> [Given request]: Your task is to repeat the listing exactly.

-- Begin Records for the task --

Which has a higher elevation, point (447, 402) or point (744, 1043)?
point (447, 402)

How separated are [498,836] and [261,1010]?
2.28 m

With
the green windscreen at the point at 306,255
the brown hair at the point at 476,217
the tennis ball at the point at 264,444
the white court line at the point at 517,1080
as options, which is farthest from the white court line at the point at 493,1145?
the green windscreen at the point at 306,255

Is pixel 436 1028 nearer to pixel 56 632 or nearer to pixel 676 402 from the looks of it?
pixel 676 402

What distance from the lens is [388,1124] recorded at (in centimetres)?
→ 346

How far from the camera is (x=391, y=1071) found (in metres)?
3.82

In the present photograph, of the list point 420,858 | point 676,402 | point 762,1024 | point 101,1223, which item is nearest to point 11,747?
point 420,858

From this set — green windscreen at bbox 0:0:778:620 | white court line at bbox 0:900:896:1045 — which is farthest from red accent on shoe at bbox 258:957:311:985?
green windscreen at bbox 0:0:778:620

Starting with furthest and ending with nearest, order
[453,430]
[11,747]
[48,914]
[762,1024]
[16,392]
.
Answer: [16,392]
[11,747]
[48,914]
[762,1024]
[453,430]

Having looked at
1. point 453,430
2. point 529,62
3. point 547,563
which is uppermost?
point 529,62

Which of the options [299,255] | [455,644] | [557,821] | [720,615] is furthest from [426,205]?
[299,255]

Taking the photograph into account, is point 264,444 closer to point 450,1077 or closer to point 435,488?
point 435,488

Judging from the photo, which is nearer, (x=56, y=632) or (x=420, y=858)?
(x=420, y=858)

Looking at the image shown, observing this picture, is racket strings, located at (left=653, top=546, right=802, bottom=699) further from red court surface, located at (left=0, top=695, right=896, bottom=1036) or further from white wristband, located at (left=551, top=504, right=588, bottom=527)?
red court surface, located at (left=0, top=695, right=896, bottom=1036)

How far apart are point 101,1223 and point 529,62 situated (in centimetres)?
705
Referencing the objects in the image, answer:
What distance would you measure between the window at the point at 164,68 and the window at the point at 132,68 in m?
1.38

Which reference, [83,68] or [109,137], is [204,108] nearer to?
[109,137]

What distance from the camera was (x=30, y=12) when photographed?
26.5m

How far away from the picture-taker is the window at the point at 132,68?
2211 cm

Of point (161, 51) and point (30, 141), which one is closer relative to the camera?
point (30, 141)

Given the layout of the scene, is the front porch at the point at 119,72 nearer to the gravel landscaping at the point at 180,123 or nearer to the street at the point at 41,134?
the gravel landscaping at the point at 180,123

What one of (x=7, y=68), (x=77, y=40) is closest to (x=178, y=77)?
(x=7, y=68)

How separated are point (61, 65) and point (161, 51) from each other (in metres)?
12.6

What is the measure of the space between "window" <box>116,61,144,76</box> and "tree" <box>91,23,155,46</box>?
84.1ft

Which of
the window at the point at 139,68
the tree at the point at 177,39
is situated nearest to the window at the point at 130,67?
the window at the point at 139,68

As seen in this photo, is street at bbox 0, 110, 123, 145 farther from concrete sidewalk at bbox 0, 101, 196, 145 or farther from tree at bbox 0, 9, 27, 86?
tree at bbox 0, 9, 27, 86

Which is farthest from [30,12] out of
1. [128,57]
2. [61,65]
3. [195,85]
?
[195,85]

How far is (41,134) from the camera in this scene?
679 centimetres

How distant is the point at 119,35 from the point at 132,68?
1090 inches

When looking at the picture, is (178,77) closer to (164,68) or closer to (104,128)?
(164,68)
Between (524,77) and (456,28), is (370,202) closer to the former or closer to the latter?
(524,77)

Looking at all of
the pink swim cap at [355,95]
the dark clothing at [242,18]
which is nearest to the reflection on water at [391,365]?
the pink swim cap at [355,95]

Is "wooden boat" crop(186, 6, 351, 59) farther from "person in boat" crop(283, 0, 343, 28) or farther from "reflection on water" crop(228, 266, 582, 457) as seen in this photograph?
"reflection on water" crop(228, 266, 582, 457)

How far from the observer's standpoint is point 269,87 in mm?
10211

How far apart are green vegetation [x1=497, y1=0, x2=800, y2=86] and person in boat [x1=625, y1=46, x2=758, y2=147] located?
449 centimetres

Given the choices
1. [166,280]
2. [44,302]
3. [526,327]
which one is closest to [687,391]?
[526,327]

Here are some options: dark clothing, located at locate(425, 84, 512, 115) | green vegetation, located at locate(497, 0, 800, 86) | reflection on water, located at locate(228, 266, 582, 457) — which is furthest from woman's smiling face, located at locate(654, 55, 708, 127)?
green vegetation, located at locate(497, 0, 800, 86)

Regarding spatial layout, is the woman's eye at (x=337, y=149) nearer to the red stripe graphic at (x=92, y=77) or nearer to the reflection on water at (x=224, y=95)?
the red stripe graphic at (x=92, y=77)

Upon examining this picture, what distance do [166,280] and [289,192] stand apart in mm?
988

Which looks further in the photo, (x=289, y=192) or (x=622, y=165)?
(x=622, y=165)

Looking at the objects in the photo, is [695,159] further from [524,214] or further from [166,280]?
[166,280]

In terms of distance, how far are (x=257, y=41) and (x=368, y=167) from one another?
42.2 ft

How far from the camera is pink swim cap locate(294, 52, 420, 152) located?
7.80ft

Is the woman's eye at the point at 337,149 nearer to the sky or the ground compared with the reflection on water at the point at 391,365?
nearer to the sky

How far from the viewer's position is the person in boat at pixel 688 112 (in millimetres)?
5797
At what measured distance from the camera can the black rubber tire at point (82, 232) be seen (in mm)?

-- End Records for the task --

> [Finished exercise]:
Which has a higher elevation, point (447, 402) or point (744, 1043)?
point (447, 402)

How separated are [498,836] and [261,1010]?
2.28 m

With
the green windscreen at the point at 306,255
the brown hair at the point at 476,217
the tennis ball at the point at 264,444
the white court line at the point at 517,1080
as options, which is farthest from the white court line at the point at 493,1145?
the green windscreen at the point at 306,255

Is pixel 436 1028 nearer to pixel 56 632 or nearer to pixel 676 402 from the looks of it?
pixel 676 402

What distance from the lens is [388,1124] recorded at (in centimetres)?
→ 346

How far from the camera is (x=391, y=1071) found (in metres)?
3.82

In the present photograph, of the list point 420,858 | point 676,402 | point 762,1024 | point 101,1223, which item is nearest to point 11,747?
point 420,858

From this set — green windscreen at bbox 0:0:778:620 | white court line at bbox 0:900:896:1045 — which is farthest from red accent on shoe at bbox 258:957:311:985?
green windscreen at bbox 0:0:778:620

Starting with furthest and ending with nearest, order
[453,430]
[11,747]
[48,914]
[762,1024]
[16,392]
.
Answer: [16,392]
[11,747]
[48,914]
[762,1024]
[453,430]

Having looked at
1. point 453,430
2. point 529,62
3. point 547,563
which is uppermost?
point 529,62

Which of the options [299,255] | [455,644] | [557,821] | [720,615] is furthest from [426,205]?
[299,255]

Taking the photograph into account, is point 264,444 closer to point 450,1077 or closer to point 435,488?
point 435,488

Judging from the photo, which is nearer, (x=56, y=632) or (x=420, y=858)?
(x=420, y=858)

Looking at the image shown, observing this picture, is racket strings, located at (left=653, top=546, right=802, bottom=699) further from red court surface, located at (left=0, top=695, right=896, bottom=1036) or further from white wristband, located at (left=551, top=504, right=588, bottom=527)?
red court surface, located at (left=0, top=695, right=896, bottom=1036)

How far apart are point 101,1223 and point 529,62 situated (in centimetres)?
705
Referencing the objects in the image, answer:
What distance would you measure between the window at the point at 164,68 and the window at the point at 132,68 in m?
1.38

Which reference, [83,68] or [109,137], is [204,108] nearer to?
[109,137]

What distance from the camera was (x=30, y=12) when photographed?
26.5m

How far away from the picture-taker is the window at the point at 132,68?
2211 cm

Of point (161, 51) and point (30, 141), which one is closer relative to the camera?
point (30, 141)

Given the layout of the scene, is the front porch at the point at 119,72 nearer to the gravel landscaping at the point at 180,123 or nearer to the street at the point at 41,134?
the gravel landscaping at the point at 180,123

What one of (x=7, y=68), (x=77, y=40) is closest to (x=178, y=77)?
(x=7, y=68)

How separated are point (61, 65) and point (161, 51) from each other (in metres)?
12.6

What is the measure of the space between "window" <box>116,61,144,76</box> and "tree" <box>91,23,155,46</box>?
84.1ft

Which of
the window at the point at 139,68
the tree at the point at 177,39
is situated nearest to the window at the point at 130,67?
the window at the point at 139,68

As seen in this photo, is street at bbox 0, 110, 123, 145 farther from concrete sidewalk at bbox 0, 101, 196, 145 or farther from tree at bbox 0, 9, 27, 86?
tree at bbox 0, 9, 27, 86

Which is farthest from [30,12] out of
1. [128,57]
2. [61,65]
3. [195,85]
?
[195,85]

How far is (41,134) from the camera in this scene?
679 centimetres

How distant is the point at 119,35 from the point at 132,68?
1090 inches

When looking at the picture, is (178,77) closer to (164,68) or closer to (104,128)?
(164,68)
Between (524,77) and (456,28), is (370,202) closer to the former or closer to the latter?
(524,77)

Looking at all of
the pink swim cap at [355,95]
the dark clothing at [242,18]
which is nearest to the reflection on water at [391,365]?
the pink swim cap at [355,95]

Is "wooden boat" crop(186, 6, 351, 59) farther from "person in boat" crop(283, 0, 343, 28) or farther from "reflection on water" crop(228, 266, 582, 457) as seen in this photograph?
"reflection on water" crop(228, 266, 582, 457)

How far from the observer's standpoint is point 269,87 in mm?
10211

How far apart are green vegetation [x1=497, y1=0, x2=800, y2=86] and person in boat [x1=625, y1=46, x2=758, y2=147] located?
449 centimetres

Given the choices
1. [166,280]
2. [44,302]
3. [526,327]
which one is closest to [687,391]?
[526,327]

Here are some options: dark clothing, located at locate(425, 84, 512, 115) | green vegetation, located at locate(497, 0, 800, 86) | reflection on water, located at locate(228, 266, 582, 457) — which is furthest from woman's smiling face, located at locate(654, 55, 708, 127)?
green vegetation, located at locate(497, 0, 800, 86)

Regarding spatial layout, is the woman's eye at (x=337, y=149) nearer to the red stripe graphic at (x=92, y=77) or nearer to the reflection on water at (x=224, y=95)?
the red stripe graphic at (x=92, y=77)

Upon examining this picture, what distance do [166,280] and [289,192] stand apart in mm?
988

Which looks further in the photo, (x=289, y=192) or (x=622, y=165)?
(x=622, y=165)

Looking at the objects in the photo, is [695,159] further from [524,214] or further from [166,280]?
[166,280]

In terms of distance, how far are (x=257, y=41) and (x=368, y=167) from one another?
42.2 ft

How far from the camera is pink swim cap locate(294, 52, 420, 152) located?
7.80ft

Is the woman's eye at the point at 337,149 nearer to the sky or the ground compared with the reflection on water at the point at 391,365?
nearer to the sky

How far from the viewer's position is the person in boat at pixel 688 112 (in millimetres)?
5797
At what measured distance from the camera can the black rubber tire at point (82, 232) be seen (in mm)?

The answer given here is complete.